REQUIRED ACTION →
Reproduce each entry below exactly as it appears.

[Data records]

- Opening Delimiter -

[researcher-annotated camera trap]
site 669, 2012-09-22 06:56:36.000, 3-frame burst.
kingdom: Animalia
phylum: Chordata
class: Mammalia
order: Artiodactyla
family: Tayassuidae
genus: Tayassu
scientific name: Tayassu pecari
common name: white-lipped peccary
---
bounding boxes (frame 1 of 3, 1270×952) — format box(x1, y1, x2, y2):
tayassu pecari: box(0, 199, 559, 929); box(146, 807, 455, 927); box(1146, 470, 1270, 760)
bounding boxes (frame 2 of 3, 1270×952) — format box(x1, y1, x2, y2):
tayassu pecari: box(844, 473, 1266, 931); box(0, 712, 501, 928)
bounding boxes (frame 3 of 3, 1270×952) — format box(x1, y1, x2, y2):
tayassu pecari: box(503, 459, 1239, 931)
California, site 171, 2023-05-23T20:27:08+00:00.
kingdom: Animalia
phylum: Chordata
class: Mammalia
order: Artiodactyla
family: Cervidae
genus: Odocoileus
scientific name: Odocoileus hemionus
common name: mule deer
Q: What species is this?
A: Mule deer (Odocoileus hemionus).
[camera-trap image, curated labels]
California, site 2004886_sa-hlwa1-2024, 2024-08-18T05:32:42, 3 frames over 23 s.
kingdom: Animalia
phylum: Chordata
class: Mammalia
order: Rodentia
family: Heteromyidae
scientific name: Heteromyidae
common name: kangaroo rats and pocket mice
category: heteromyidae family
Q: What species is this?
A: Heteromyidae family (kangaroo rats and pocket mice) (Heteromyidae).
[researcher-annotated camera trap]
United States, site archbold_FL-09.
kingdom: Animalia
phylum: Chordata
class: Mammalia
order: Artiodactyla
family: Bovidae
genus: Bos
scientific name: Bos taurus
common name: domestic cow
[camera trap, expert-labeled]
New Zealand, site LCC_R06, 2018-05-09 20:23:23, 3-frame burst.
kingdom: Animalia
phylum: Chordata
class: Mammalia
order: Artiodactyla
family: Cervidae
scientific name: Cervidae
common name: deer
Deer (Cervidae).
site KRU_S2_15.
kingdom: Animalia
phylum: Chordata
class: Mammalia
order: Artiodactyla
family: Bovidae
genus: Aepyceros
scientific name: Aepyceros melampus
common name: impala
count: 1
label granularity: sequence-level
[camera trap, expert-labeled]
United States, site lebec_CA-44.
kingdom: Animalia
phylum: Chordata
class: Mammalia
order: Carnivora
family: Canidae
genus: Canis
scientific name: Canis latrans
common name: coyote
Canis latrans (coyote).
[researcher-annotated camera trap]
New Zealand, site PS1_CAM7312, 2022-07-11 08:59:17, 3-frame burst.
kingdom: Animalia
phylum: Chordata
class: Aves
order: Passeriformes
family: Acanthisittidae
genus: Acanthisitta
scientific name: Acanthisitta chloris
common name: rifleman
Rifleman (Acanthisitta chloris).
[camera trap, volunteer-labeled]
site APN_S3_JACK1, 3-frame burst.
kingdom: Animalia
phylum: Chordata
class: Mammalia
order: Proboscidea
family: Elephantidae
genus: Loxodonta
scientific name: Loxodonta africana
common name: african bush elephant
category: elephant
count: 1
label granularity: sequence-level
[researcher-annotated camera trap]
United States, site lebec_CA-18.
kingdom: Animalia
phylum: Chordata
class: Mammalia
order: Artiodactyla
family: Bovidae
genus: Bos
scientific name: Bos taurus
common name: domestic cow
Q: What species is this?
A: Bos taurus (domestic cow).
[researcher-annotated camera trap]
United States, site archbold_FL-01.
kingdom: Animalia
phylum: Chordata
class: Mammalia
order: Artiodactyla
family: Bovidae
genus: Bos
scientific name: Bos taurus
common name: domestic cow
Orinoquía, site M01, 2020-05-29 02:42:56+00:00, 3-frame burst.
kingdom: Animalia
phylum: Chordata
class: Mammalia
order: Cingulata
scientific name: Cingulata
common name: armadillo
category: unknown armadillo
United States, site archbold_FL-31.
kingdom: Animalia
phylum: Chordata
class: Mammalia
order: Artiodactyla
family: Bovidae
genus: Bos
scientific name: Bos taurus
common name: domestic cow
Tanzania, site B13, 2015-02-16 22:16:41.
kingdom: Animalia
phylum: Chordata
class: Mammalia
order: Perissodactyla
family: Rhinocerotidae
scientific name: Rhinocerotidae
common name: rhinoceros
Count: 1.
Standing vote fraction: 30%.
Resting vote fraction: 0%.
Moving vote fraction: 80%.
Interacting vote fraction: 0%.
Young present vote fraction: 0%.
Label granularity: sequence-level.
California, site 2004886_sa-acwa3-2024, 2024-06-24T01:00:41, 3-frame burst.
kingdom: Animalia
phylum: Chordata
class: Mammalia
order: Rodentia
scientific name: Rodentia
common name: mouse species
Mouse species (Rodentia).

- Closing Delimiter -

ANSWER SECTION →
[researcher-annotated camera trap]
site 669, 2012-09-22 06:56:36.000, 3-frame burst.
kingdom: Animalia
phylum: Chordata
class: Mammalia
order: Artiodactyla
family: Tayassuidae
genus: Tayassu
scientific name: Tayassu pecari
common name: white-lipped peccary
---
bounding boxes (frame 1 of 3, 1270×952) — format box(x1, y1, x2, y2):
tayassu pecari: box(0, 199, 559, 929); box(146, 807, 455, 927); box(1146, 470, 1270, 760)
bounding boxes (frame 2 of 3, 1270×952) — format box(x1, y1, x2, y2):
tayassu pecari: box(844, 473, 1266, 931); box(0, 712, 501, 928)
bounding boxes (frame 3 of 3, 1270×952) — format box(x1, y1, x2, y2):
tayassu pecari: box(503, 459, 1239, 931)
California, site 171, 2023-05-23T20:27:08+00:00.
kingdom: Animalia
phylum: Chordata
class: Mammalia
order: Artiodactyla
family: Cervidae
genus: Odocoileus
scientific name: Odocoileus hemionus
common name: mule deer
Q: What species is this?
A: Mule deer (Odocoileus hemionus).
[camera-trap image, curated labels]
California, site 2004886_sa-hlwa1-2024, 2024-08-18T05:32:42, 3 frames over 23 s.
kingdom: Animalia
phylum: Chordata
class: Mammalia
order: Rodentia
family: Heteromyidae
scientific name: Heteromyidae
common name: kangaroo rats and pocket mice
category: heteromyidae family
Q: What species is this?
A: Heteromyidae family (kangaroo rats and pocket mice) (Heteromyidae).
[researcher-annotated camera trap]
United States, site archbold_FL-09.
kingdom: Animalia
phylum: Chordata
class: Mammalia
order: Artiodactyla
family: Bovidae
genus: Bos
scientific name: Bos taurus
common name: domestic cow
[camera trap, expert-labeled]
New Zealand, site LCC_R06, 2018-05-09 20:23:23, 3-frame burst.
kingdom: Animalia
phylum: Chordata
class: Mammalia
order: Artiodactyla
family: Cervidae
scientific name: Cervidae
common name: deer
Deer (Cervidae).
site KRU_S2_15.
kingdom: Animalia
phylum: Chordata
class: Mammalia
order: Artiodactyla
family: Bovidae
genus: Aepyceros
scientific name: Aepyceros melampus
common name: impala
count: 1
label granularity: sequence-level
[camera trap, expert-labeled]
United States, site lebec_CA-44.
kingdom: Animalia
phylum: Chordata
class: Mammalia
order: Carnivora
family: Canidae
genus: Canis
scientific name: Canis latrans
common name: coyote
Canis latrans (coyote).
[researcher-annotated camera trap]
New Zealand, site PS1_CAM7312, 2022-07-11 08:59:17, 3-frame burst.
kingdom: Animalia
phylum: Chordata
class: Aves
order: Passeriformes
family: Acanthisittidae
genus: Acanthisitta
scientific name: Acanthisitta chloris
common name: rifleman
Rifleman (Acanthisitta chloris).
[camera trap, volunteer-labeled]
site APN_S3_JACK1, 3-frame burst.
kingdom: Animalia
phylum: Chordata
class: Mammalia
order: Proboscidea
family: Elephantidae
genus: Loxodonta
scientific name: Loxodonta africana
common name: african bush elephant
category: elephant
count: 1
label granularity: sequence-level
[researcher-annotated camera trap]
United States, site lebec_CA-18.
kingdom: Animalia
phylum: Chordata
class: Mammalia
order: Artiodactyla
family: Bovidae
genus: Bos
scientific name: Bos taurus
common name: domestic cow
Q: What species is this?
A: Bos taurus (domestic cow).
[researcher-annotated camera trap]
United States, site archbold_FL-01.
kingdom: Animalia
phylum: Chordata
class: Mammalia
order: Artiodactyla
family: Bovidae
genus: Bos
scientific name: Bos taurus
common name: domestic cow
Orinoquía, site M01, 2020-05-29 02:42:56+00:00, 3-frame burst.
kingdom: Animalia
phylum: Chordata
class: Mammalia
order: Cingulata
scientific name: Cingulata
common name: armadillo
category: unknown armadillo
United States, site archbold_FL-31.
kingdom: Animalia
phylum: Chordata
class: Mammalia
order: Artiodactyla
family: Bovidae
genus: Bos
scientific name: Bos taurus
common name: domestic cow
Tanzania, site B13, 2015-02-16 22:16:41.
kingdom: Animalia
phylum: Chordata
class: Mammalia
order: Perissodactyla
family: Rhinocerotidae
scientific name: Rhinocerotidae
common name: rhinoceros
Count: 1.
Standing vote fraction: 30%.
Resting vote fraction: 0%.
Moving vote fraction: 80%.
Interacting vote fraction: 0%.
Young present vote fraction: 0%.
Label granularity: sequence-level.
California, site 2004886_sa-acwa3-2024, 2024-06-24T01:00:41, 3-frame burst.
kingdom: Animalia
phylum: Chordata
class: Mammalia
order: Rodentia
scientific name: Rodentia
common name: mouse species
Mouse species (Rodentia).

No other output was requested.